Requirement: Reproduce the mailing-list reply below word for word, from its header lines to its final sentence.

Given text:
· · · · ·

From: Mikulas Patocka <mpatocka@redhat.com>
Subject: Re: [dm-devel] Some thoughts about providing data block checksumming
 for ext4
Date: Tue, 4 Nov 2014 16:39:55 -0500 (EST)
Message-ID: <alpine.LRH.2.02.1411041622490.30941@file01.intranet.prod.int.rdu2.redhat.com>
References: <20141103233308.GA27842@thunk.org>
Mime-Version: 1.0
Content-Type: TEXT/PLAIN; charset=US-ASCII
Cc: linux-ext4@vger.kernel.org, dm-devel@redhat.com
To: "Theodore Ts'o" <tytso@mit.edu>
In-Reply-To: <20141103233308.GA27842@thunk.org>
Sender: linux-ext4-owner@vger.kernel.org


On Mon, 3 Nov 2014, Theodore Ts'o wrote:

> But there is a way we can do even better!  If we can manage to
> compress the block even by a tiny amount, so that 4k block can be
> stored in 4092 bytes (which means we need to be able to compress the
> block by 0.1%), we can store the checksum inline with the data, which
> can then be atomically updated assuming a modern drive with a 4k
> sector size (even a 512e disk will work fine, assuming the partition
> is properly 4k aligned).  If the block is not sufficiently

There is still large number of drives with 512-byte sectors in use. So 
we'd rather use 512-byte block?

· · · · ·

Input data:
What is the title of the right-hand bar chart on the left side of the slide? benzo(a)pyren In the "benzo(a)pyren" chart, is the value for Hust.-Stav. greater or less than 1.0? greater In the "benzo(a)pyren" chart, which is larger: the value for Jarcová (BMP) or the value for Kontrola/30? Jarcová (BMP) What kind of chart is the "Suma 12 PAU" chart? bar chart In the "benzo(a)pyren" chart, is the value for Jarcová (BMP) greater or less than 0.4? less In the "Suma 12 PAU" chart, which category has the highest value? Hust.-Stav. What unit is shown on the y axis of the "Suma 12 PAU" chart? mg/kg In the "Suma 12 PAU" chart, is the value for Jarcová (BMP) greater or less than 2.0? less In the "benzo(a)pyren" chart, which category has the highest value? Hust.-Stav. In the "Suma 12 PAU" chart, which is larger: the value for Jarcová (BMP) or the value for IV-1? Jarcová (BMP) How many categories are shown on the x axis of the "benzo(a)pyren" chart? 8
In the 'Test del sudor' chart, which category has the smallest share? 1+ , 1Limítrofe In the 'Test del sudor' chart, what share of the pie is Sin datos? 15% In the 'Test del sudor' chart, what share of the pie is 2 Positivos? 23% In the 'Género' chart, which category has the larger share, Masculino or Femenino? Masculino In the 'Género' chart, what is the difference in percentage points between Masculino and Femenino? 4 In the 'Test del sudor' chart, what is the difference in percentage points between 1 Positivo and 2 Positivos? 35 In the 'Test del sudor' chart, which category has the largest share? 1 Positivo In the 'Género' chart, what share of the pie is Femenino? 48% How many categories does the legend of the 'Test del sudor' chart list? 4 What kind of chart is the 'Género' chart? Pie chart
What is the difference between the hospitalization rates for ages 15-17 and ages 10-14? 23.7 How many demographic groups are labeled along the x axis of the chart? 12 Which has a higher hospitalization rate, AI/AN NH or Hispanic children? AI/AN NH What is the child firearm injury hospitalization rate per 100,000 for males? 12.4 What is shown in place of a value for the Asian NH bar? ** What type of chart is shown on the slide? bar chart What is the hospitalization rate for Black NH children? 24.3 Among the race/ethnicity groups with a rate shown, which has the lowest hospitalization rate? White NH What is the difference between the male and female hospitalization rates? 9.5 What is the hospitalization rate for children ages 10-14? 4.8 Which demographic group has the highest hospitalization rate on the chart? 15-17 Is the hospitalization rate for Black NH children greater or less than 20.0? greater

· · · · ·

Response box:
From: Mikulas Patocka <mpatocka@redhat.com>
Subject: Re: [dm-devel] Some thoughts about providing data block checksumming
 for ext4
Date: Tue, 4 Nov 2014 16:39:55 -0500 (EST)
Message-ID: <alpine.LRH.2.02.1411041622490.30941@file01.intranet.prod.int.rdu2.redhat.com>
References: <20141103233308.GA27842@thunk.org>
Mime-Version: 1.0
Content-Type: TEXT/PLAIN; charset=US-ASCII
Cc: linux-ext4@vger.kernel.org, dm-devel@redhat.com
To: "Theodore Ts'o" <tytso@mit.edu>
In-Reply-To: <20141103233308.GA27842@thunk.org>
Sender: linux-ext4-owner@vger.kernel.org


On Mon, 3 Nov 2014, Theodore Ts'o wrote:

> But there is a way we can do even better!  If we can manage to
> compress the block even by a tiny amount, so that 4k block can be
> stored in 4092 bytes (which means we need to be able to compress the
> block by 0.1%), we can store the checksum inline with the data, which
> can then be atomically updated assuming a modern drive with a 4k
> sector size (even a 512e disk will work fine, assuming the partition
> is properly 4k aligned).  If the block is not sufficiently

There is still large number of drives with 512-byte sectors in use. So 
we'd rather use 512-byte block?